It should not include raw source payloads.
12. Request Body Limits
Default limits:
| Request class | Default |
|---|---|
| state create or replace | 256 KiB |
| query request | 256 KiB |
| graph view request | 128 KiB |
| migration preview | 256 KiB |
The backend should reject oversized requests before fully decoding them.
Go implementations can use request body limiting through net/http facilities such as MaxBytesReader: Go net/http.
Oversized requests return 413 payload_too_large.
13. Timeouts
Default timeouts:
| Timeout | Default |
|---|---|
| read header timeout | 5 seconds |
| request body read timeout | 15 seconds |
| catalog request timeout | 5 seconds |
| state request timeout | 10 seconds |
| query request timeout | 15 seconds |
| graph view request timeout | 15 seconds |
| migration preview timeout | 30 seconds |
Request handlers should use request contexts for cancellation.
Client disconnect should cancel unnecessary downstream work.
Long-running future planning should use an explicit asynchronous workflow rather than ordinary synchronous query requests.
Timeouts that affect academic query completeness must be reflected as time_limit_reached unknowns when a partial response is still returned.
Operational timeouts may return HTTP errors when no useful response can be produced.
14. Rate Limiting
Version 1 should rate limit:
- state creation;
- token verification failures;
- state mutation;
- query endpoints;
- graph view endpoints;
- migration preview;
- state deletion attempts.
Catalog GET endpoints can have looser limits.
Rate limiting can use:
- client IP;
- token verifier id after successful authentication;
- route class.
Rate limit failures return 429 rate_limited.
Rate limit responses must not reveal whether a state token exists.

◆ SUPPLIED INFORMATION
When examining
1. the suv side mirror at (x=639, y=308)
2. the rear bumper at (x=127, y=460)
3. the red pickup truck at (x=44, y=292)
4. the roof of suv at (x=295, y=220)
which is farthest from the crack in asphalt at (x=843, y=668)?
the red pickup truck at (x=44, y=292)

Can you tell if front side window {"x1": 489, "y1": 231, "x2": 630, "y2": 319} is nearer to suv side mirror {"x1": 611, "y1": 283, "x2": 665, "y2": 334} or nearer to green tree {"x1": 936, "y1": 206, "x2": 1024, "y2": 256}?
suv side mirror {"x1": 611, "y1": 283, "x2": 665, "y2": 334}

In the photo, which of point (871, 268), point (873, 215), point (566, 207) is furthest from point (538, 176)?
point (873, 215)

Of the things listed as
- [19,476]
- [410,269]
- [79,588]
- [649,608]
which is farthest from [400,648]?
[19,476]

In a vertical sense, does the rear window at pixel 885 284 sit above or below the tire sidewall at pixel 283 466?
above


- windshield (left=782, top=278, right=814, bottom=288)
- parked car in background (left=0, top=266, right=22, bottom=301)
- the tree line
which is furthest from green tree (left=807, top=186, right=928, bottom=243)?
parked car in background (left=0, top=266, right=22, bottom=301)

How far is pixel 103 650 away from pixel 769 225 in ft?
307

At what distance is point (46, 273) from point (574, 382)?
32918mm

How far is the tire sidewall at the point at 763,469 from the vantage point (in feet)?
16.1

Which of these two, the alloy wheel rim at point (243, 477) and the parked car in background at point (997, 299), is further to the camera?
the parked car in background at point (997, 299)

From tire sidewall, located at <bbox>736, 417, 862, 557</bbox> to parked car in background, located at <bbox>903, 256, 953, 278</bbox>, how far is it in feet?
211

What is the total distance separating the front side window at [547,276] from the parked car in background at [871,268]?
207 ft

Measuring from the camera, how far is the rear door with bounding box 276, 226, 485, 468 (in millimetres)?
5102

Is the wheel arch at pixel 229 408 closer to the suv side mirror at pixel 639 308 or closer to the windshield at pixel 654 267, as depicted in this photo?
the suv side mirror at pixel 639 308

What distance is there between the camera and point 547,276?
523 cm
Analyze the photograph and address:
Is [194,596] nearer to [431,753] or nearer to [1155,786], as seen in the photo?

==

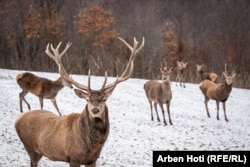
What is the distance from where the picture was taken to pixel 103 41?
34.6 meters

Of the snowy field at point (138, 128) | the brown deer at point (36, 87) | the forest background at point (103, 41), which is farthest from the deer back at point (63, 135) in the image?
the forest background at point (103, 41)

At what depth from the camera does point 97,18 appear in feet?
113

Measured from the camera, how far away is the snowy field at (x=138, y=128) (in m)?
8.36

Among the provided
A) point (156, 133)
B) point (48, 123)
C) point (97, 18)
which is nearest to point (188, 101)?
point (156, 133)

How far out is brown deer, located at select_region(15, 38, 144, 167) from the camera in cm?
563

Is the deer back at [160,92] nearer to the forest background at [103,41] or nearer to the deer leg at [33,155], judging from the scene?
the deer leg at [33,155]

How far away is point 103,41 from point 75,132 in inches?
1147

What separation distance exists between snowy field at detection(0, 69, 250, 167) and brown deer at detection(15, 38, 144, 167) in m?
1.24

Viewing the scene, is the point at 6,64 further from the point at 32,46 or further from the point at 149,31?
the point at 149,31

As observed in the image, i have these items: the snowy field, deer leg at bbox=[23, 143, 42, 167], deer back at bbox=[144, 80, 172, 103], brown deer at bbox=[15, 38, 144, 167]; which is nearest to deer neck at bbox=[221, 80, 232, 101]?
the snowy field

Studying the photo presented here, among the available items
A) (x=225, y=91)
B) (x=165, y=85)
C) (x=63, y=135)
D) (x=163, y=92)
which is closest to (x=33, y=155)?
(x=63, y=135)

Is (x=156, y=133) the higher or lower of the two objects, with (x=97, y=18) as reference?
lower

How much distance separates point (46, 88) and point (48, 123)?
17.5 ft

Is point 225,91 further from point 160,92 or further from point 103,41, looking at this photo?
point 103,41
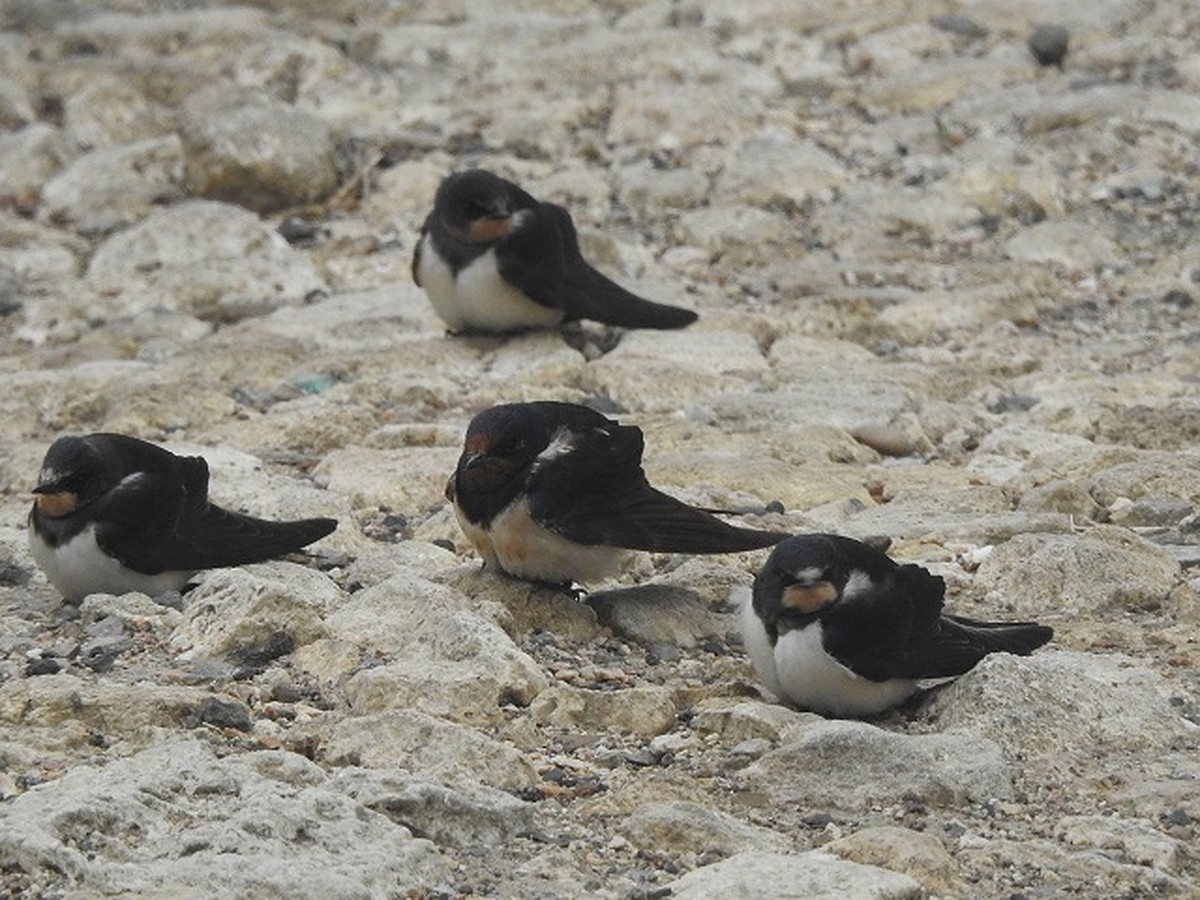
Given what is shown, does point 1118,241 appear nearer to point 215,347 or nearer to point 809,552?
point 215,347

---

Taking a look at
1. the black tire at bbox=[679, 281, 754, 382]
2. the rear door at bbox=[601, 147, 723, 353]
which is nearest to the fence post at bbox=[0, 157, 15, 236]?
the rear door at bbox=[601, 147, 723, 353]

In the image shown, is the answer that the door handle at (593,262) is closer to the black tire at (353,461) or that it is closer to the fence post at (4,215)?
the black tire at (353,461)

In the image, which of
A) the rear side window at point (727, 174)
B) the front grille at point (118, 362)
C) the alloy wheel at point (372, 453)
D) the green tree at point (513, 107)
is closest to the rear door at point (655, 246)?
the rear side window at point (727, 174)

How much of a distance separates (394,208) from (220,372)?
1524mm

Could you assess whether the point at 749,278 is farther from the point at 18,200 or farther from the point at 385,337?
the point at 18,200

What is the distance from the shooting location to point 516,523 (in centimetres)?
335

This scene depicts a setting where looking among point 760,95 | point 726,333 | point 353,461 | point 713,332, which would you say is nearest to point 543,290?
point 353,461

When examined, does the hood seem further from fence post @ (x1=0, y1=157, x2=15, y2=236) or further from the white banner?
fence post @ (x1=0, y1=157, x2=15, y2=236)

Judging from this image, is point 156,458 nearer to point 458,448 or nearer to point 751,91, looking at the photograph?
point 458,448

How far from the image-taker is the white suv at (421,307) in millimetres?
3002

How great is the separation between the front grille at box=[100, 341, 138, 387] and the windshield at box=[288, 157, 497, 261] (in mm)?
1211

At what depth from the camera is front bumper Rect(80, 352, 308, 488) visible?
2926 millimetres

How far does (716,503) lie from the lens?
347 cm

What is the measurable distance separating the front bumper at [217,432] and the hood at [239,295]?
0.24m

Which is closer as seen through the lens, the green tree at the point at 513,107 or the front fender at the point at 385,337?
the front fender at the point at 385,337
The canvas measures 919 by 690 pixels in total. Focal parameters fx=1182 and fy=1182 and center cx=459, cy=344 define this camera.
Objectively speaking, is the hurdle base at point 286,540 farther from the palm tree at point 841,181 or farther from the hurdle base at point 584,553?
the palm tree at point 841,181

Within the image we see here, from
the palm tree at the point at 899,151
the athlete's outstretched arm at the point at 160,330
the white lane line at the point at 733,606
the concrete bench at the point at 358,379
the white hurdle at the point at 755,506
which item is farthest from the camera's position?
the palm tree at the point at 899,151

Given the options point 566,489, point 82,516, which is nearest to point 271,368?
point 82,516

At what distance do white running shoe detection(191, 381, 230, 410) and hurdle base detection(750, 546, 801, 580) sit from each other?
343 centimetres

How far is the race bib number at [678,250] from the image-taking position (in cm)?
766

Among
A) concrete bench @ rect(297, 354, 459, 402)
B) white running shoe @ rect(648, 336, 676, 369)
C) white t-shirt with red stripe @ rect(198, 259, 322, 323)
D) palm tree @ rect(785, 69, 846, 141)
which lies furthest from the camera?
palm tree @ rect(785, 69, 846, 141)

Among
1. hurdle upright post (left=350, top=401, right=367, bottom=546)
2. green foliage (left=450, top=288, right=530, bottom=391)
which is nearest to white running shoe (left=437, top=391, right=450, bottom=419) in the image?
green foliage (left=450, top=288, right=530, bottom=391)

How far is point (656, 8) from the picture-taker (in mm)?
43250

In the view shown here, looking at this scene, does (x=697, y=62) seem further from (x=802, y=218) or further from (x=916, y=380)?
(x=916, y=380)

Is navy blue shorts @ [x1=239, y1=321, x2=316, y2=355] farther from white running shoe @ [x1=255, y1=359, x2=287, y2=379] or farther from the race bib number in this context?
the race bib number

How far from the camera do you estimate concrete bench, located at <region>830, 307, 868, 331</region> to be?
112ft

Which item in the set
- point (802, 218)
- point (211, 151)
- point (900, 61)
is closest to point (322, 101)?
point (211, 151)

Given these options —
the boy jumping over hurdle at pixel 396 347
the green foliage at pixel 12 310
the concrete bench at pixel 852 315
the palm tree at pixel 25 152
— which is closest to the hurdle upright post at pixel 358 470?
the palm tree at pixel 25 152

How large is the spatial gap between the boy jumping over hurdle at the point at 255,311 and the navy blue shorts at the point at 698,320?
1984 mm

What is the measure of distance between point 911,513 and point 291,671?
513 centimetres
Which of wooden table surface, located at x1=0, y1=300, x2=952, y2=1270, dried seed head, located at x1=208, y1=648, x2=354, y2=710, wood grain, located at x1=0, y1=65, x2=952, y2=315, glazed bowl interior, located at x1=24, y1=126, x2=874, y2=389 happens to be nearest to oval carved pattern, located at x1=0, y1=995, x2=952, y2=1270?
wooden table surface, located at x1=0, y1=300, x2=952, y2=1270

◆ PROBLEM TO WORK ON
From the text on request limits, timeouts, and rate limiting, extract the part that opens with the words containing "It should not" and closes with "fully decoding them.".

◆ TASK RESPONSE
It should not include raw source payloads.
12. Request Body Limits
Default limits:
| Request class | Default |
|---|---|
| state create or replace | 256 KiB |
| query request | 256 KiB |
| graph view request | 128 KiB |
| migration preview | 256 KiB |
The backend should reject oversized requests before fully decoding them.